Case Study
CampusContext
CampusContext embeds an AI sidebar directly into Canvas LMS so students get context-aware help without leaving their coursework.
Founder & Engineer
2026
Problem
Students are constantly copy-pasting assignment prompts, quiz questions, and lecture PDFs into ChatGPT in another tab, losing context and breaking flow. The answers they get back know nothing about their course, their deadlines, or the materials their professor actually uploaded.
Solution
I built a Chrome extension (Manifest V3) that injects an AI sidebar into every Canvas page, indexes each course's materials into a local knowledge base, and streams answers from Google Gemini grounded in the student's actual coursework.
Impact
Beta v0.4.0 in active use; streaming Gemini chat, Canvas knowledge-base indexing across PDFs, DOCX, and Canvas Pages, and generative UI widgets rendered inline in chat responses.
The Problem
Every student already uses AI for coursework. The workflow is ugly: open a new tab, copy the assignment prompt, paste it into ChatGPT, paste back the answer. The model has no idea what course this is, what the professor emphasized, what the syllabus says, or when the assignment is due. Every question starts from zero context.
The product gap is not "students need AI." They already have it. The gap is that generic chatbots don't know anything about the class the student is actively sitting in.
What I Built
CampusContext is a Chrome extension (Manifest V3) that injects an AI sidebar directly into Canvas LMS. The sidebar is there on every Canvas page — dashboard, assignment view, quiz, grades, discussion — with awareness of what the student is currently looking at.
Course agents auto-detect from Canvas's dashboard API and cache for 24 hours. When a student opens a course, the extension indexes the relevant materials into a local knowledge base: PDFs through pdf.js, DOCX through mammoth on a small Express proxy, and Canvas Pages and Discussion threads via the Canvas API using the student's existing session cookies. No separate auth flow.
Chat responses stream from Gemini 3.1 Flash over SSE, with two interaction modes: Direct answers and Study and Learn, which uses Socratic-style tutoring instead of just giving the solution. Responses render through marked.js with DOMPurify sanitization, and the system can emit generative UI widgets that render inline inside the chat — grade breakdowns, assignment reminders, study plans, not just text.
The Hard Parts
Manifest V3 service workers cannot hold long-lived connections. SSE streaming had to flow server to background to content script with careful lifecycle management so streams survive service worker suspension.
Security surface is large for an extension that touches student data.

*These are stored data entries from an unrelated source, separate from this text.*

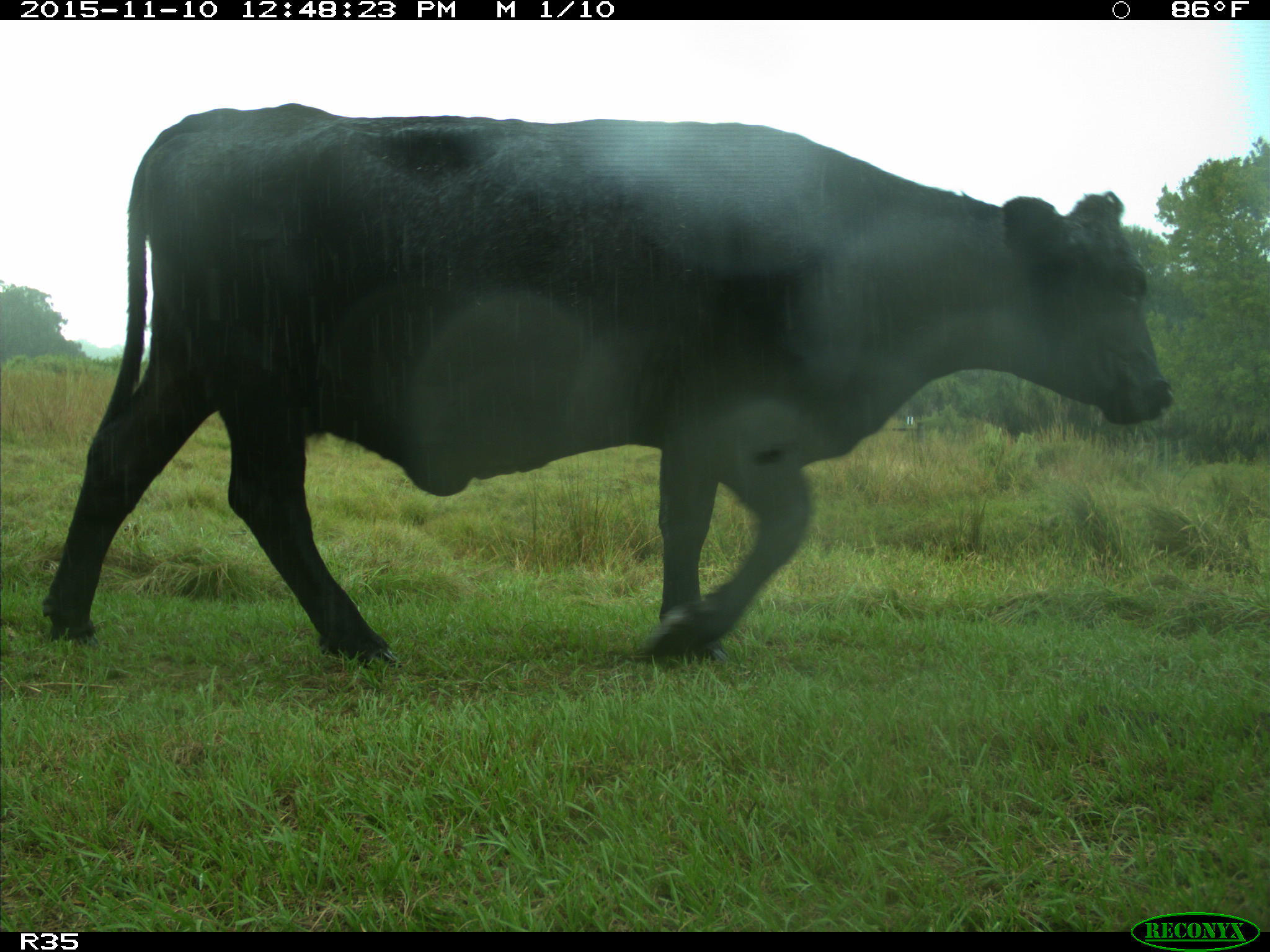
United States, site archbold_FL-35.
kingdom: Animalia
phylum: Chordata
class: Mammalia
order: Artiodactyla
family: Bovidae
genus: Bos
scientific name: Bos taurus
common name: domestic cow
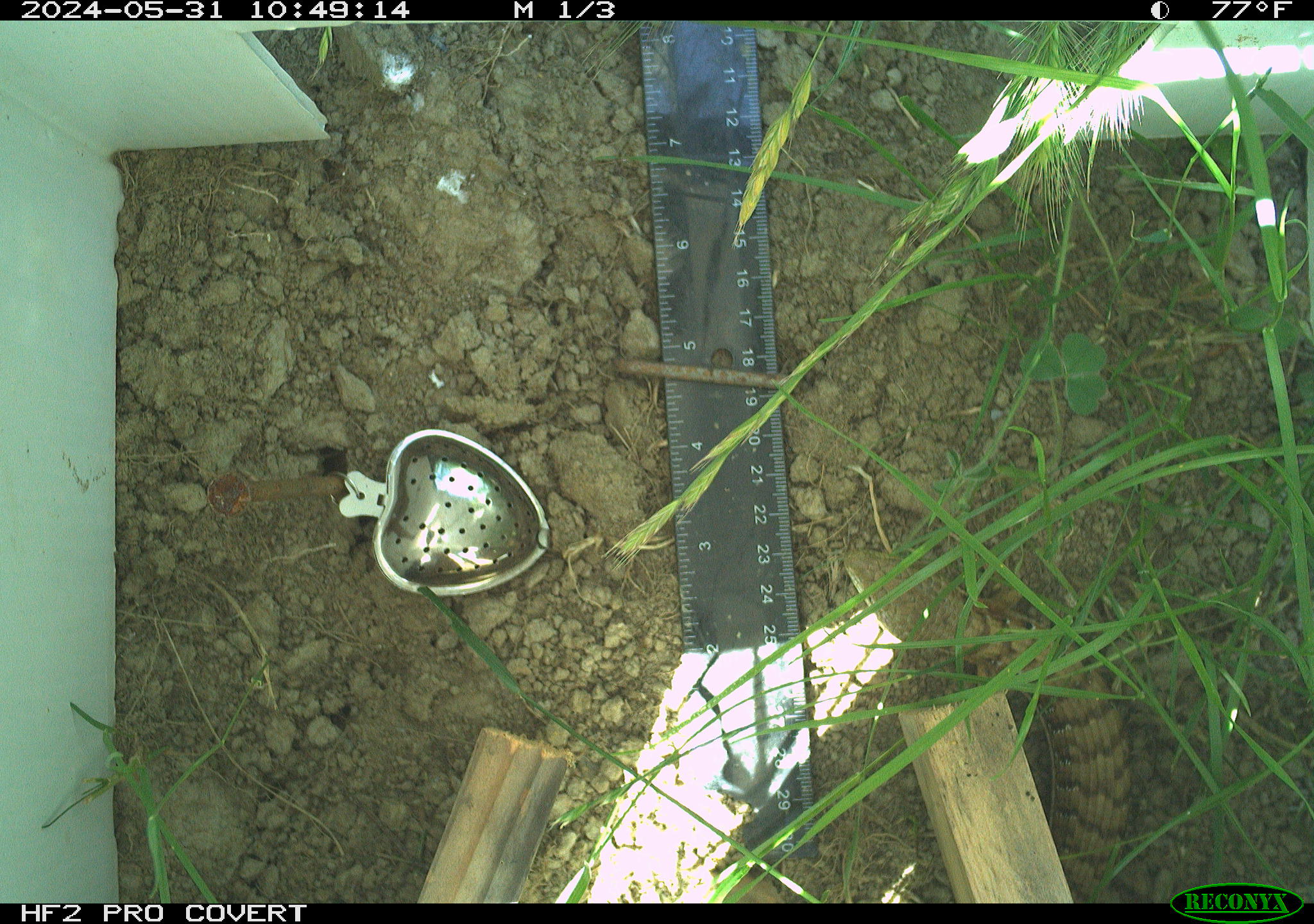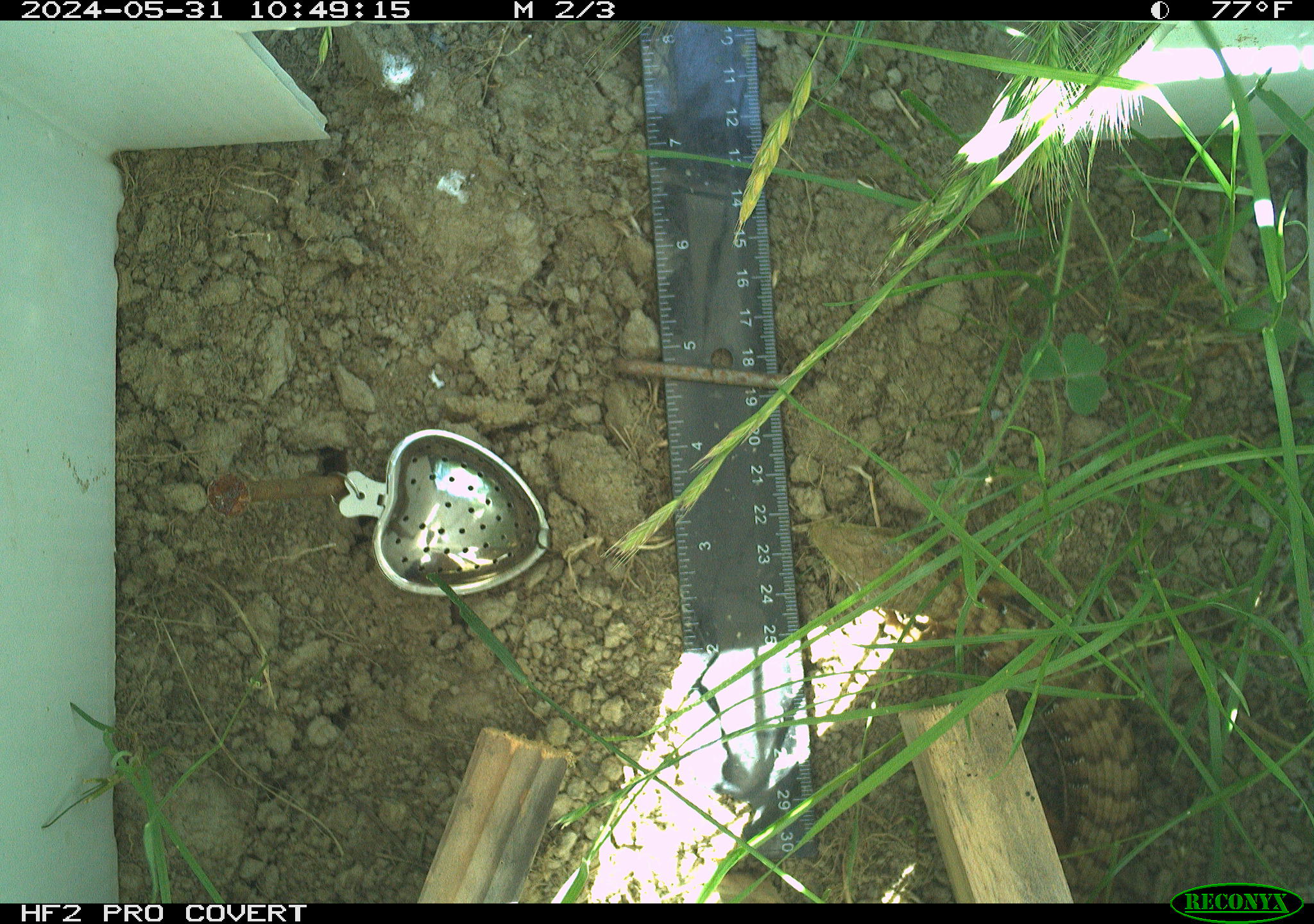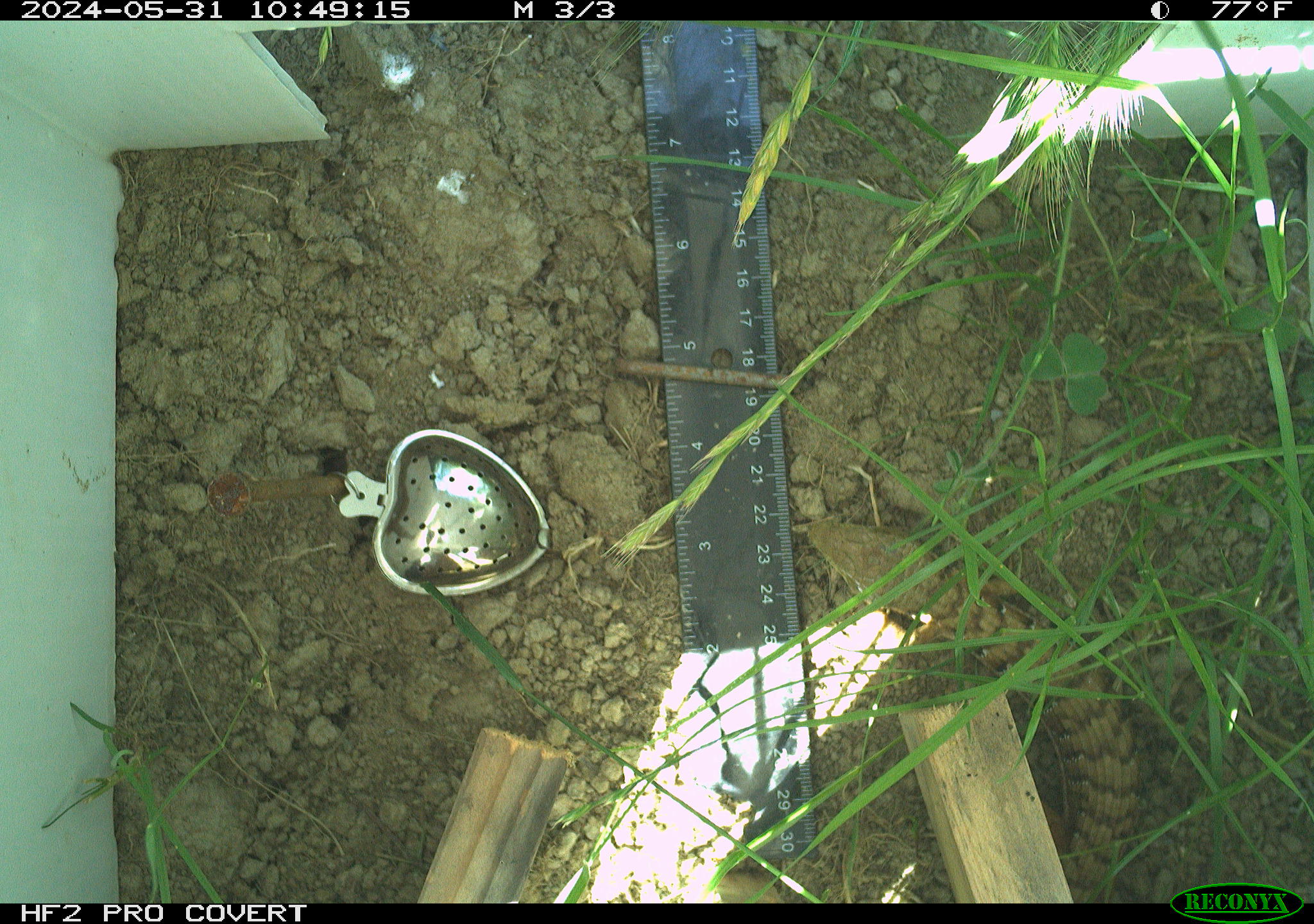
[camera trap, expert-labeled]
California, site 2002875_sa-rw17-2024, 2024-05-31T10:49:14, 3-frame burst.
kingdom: Animalia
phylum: Chordata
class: Reptilia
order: Squamata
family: Anguidae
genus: Elgaria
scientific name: Elgaria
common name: alligator lizards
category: elgaria species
Elgaria species (alligator lizards) (Elgaria).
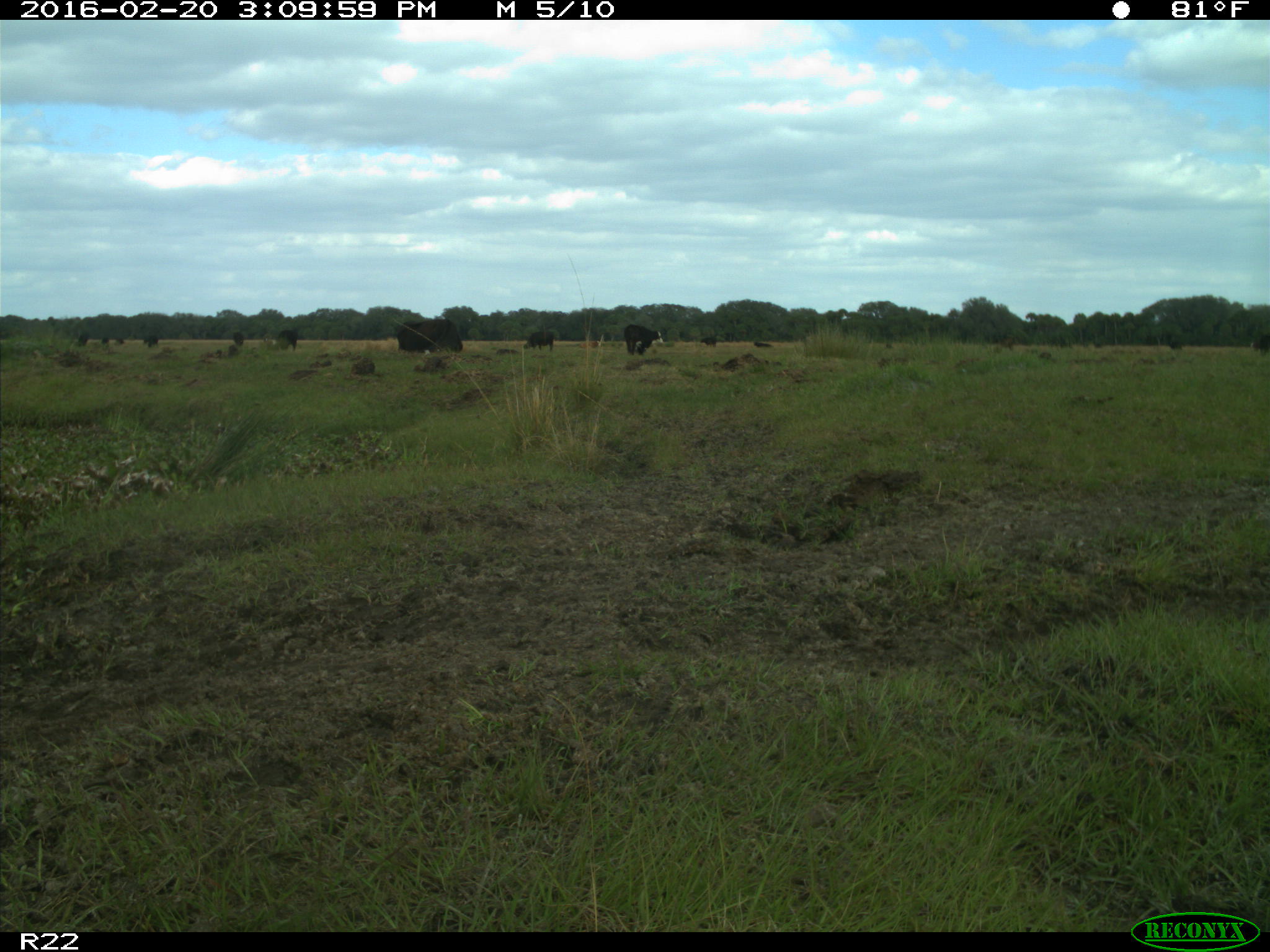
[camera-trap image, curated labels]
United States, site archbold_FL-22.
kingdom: Animalia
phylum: Chordata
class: Mammalia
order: Artiodactyla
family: Bovidae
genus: Bos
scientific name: Bos taurus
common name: domestic cow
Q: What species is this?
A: Bos taurus (domestic cow).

SSRF validation on the extract-text endpoint restricts fetches to instructure.com and canvas.com domains only. A 13-agent swarm review surfaced roughly 160 findings across security, accessibility, performance, and resilience — the current build cycle is working through P0 items (widget sanitization, postMessage origin validation, storage partitioning) before a public Chrome Web Store release.
Current State
Beta v0.4.0. Core loop (sidebar injection, course agent auto-detection, knowledge-base indexing, streaming chat, generative widgets) runs reliably. Next priorities are security hardening, storage architecture rework to stay under the 5MB per-item chrome.storage.local limit, keyboard accessibility for the sidebar toggle, and production deploy of the Express API.
What I Learned
The value of a product like this is not the model. It is the context the model never had access to before. The engineering work is almost entirely about getting the right slice of Canvas data into the prompt at the right time, not about the LLM itself. Shipping a browser extension also means you cannot hide behind a server — security and performance issues are visible on the user's machine, and there is no graceful way to roll back a broken release.